The vibe doesn’t always stick. For every song enumerating the rapper’s many blessings, there’s another about straying from the light, and the mixtape’s habit of zipping between the two from track to track makes it feel like a battle for Chance’s soul. On one end is a warm-blooded twenty-something’s taste for good sex and wild nights out, memorialized in the sloshed Kaytranada house jam “All Night” and the late night sensuality of “Juke Jam” and “Smoke Break.” On the other is chipper soul food like “Finish Line/Drown” and “How Great.” What sets this album apart from Christian rap as a movement is that it doesn’t have a complex about its brokenness. Adversity isn’t presented for the purpose of teaching by flawed example. Where many great acts on that circuit have a tendency of planting themselves as soldiers in an ages old war for souls, warning of slippery slopes and potentially grave ramifications for tiny missteps like little parables, Coloring Book is testimony but not necessarily evangelism.

Unlike a lot of not so great Christian rap, which can have a tendency of wanly subbing theistic themes in for edgier lyrical content—as a veggie burger does away with beef but not the ritual of huddling around a grill—Coloring Book is not angling to exist parallel to mainstream rap. It courts many of the year’s biggest stars, and Chance’s chameleonic prowess with words and melodies truly shines when he goes verse for verse with out-of-towners, coaxing them into his world as he experiences a bit of theirs. He co-opts a bit of classic Weezy swing when the Cash Money star appears alongside 2 Chainz on “No Problems.” He matches Auto Tuned longing with Future on “Smoke Break” and effects a singsong, staccato delivery for Young Thug on “Mixtape.” He rattles off a chain of internal rhymes, historical references, and dense metaphors when Jay Electronica shows up for “How Great” and recreates the fatalistic children’s choir of his favorite Kanye song “We Don’t Care” when he finally gets West on a record of his own with “All We Got.” He’s not just a savvy rapper, but also a savvy listener.

Chance’s ease in traversing divergent styles and moods without losing himself gives Coloring Book an unerring compass. It feels like a moment this collective has been working toward all along, splattering out in the teenage anomie of 10Day before stumbling onto new uses for church organs and choir vocals amid the washed out dread of Acid Rap and stretching the sound to its limits in the oceanic expanse of last year’s Surf.

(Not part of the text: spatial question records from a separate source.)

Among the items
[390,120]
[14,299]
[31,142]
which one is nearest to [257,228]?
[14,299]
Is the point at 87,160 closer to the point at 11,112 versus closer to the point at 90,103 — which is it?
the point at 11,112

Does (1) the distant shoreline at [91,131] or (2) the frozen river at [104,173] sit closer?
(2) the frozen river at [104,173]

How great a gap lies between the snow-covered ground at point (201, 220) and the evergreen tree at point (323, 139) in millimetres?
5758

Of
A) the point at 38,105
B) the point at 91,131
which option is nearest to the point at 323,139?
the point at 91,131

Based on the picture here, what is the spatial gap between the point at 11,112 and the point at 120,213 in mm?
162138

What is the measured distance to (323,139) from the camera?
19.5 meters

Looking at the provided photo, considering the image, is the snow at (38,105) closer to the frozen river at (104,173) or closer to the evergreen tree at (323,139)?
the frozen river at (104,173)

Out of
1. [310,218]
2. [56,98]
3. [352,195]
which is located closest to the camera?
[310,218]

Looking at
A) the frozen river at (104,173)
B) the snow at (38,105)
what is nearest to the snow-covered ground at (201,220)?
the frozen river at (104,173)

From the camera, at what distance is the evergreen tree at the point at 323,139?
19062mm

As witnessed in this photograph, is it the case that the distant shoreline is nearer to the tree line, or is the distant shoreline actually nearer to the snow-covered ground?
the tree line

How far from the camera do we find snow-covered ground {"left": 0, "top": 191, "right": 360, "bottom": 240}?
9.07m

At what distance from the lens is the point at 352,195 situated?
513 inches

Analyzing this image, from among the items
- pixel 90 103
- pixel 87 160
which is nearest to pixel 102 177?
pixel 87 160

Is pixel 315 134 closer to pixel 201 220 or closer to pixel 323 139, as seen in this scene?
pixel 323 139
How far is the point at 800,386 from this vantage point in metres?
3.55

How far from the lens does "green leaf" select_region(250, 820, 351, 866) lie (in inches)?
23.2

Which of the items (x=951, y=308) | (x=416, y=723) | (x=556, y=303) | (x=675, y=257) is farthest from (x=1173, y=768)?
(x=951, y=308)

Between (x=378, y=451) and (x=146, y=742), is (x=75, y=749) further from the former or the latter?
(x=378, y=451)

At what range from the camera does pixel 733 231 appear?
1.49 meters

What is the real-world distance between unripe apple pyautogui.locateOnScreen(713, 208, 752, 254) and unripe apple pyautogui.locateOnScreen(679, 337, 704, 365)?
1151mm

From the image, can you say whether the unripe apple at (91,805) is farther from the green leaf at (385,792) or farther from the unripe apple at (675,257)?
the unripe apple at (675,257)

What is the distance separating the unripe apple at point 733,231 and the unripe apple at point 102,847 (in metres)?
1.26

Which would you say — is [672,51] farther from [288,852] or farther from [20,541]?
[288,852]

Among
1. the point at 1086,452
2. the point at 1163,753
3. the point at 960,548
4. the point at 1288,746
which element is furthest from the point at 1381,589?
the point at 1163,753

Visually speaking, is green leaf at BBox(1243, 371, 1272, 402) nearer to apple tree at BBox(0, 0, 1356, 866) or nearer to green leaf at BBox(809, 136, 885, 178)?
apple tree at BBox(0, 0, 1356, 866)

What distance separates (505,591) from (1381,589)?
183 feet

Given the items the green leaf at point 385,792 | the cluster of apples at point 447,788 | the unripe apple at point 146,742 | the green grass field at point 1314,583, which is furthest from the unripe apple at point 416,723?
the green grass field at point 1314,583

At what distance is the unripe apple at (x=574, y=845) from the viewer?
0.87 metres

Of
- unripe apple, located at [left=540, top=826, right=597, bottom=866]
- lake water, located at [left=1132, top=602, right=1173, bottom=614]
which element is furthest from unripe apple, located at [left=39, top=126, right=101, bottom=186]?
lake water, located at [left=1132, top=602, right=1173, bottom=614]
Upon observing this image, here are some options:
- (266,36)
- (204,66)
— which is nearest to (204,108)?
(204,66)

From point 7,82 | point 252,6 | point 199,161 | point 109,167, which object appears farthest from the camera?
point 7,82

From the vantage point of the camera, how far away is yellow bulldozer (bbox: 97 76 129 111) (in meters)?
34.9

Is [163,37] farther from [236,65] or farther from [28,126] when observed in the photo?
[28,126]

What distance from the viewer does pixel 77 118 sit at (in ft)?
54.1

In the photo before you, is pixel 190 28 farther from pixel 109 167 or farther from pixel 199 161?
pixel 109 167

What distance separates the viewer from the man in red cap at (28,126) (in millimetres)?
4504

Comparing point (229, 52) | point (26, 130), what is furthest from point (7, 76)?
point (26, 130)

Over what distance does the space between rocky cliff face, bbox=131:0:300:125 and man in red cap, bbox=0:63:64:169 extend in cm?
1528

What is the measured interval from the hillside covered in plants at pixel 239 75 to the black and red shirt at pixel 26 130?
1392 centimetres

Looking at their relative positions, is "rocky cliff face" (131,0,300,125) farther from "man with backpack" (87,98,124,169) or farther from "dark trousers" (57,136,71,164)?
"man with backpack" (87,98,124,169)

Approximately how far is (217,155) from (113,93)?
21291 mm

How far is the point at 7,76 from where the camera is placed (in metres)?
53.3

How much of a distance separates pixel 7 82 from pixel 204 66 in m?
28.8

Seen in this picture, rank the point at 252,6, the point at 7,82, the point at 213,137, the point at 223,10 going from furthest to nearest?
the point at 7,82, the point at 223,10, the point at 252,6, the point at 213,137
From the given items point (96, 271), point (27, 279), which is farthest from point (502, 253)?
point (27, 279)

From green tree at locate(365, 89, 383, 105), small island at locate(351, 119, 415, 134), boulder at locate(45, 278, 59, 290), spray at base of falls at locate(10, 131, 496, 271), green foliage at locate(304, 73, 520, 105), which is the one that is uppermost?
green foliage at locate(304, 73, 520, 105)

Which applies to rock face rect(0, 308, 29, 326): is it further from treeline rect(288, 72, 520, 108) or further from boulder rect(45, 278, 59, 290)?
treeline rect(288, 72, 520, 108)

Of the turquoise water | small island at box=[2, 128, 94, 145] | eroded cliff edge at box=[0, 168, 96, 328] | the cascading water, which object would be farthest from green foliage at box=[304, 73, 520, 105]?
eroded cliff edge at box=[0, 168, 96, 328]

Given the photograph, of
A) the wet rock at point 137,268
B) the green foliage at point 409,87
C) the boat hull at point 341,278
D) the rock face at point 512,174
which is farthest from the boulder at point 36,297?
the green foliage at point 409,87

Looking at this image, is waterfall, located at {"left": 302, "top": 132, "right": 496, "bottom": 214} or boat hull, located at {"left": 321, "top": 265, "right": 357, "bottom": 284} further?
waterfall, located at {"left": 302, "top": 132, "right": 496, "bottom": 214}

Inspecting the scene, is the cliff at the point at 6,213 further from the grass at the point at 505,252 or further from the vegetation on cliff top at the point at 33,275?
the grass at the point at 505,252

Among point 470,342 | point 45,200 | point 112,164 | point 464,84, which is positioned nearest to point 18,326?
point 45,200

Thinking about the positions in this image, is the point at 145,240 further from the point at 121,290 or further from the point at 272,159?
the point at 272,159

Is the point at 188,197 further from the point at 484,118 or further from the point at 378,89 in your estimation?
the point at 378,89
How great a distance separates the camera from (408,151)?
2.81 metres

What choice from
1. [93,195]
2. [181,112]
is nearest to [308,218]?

It is presumptuous to call this a gospel rap achievement because it is hilarious to classify any album containing “No Problems,” “Same Drugs,” “Juke Jam,” and “All Night” as Christian just because “Blessings,” “Angels,” and “How Great” are on it too. (It’s also precious to write this stuff off on account of differences in faith, since we find heart in trap rappers who push kilos we’ve never sold and lionize underground rap full of supervillains and fantastic robots we don’t believe in.) What this is, is holistic rap, fearless and honest in its exploration of every part of Chance’s world, from faith to frailty, from excess to exaltation. Millions of people walk this path every day. Now they have a soundtrack.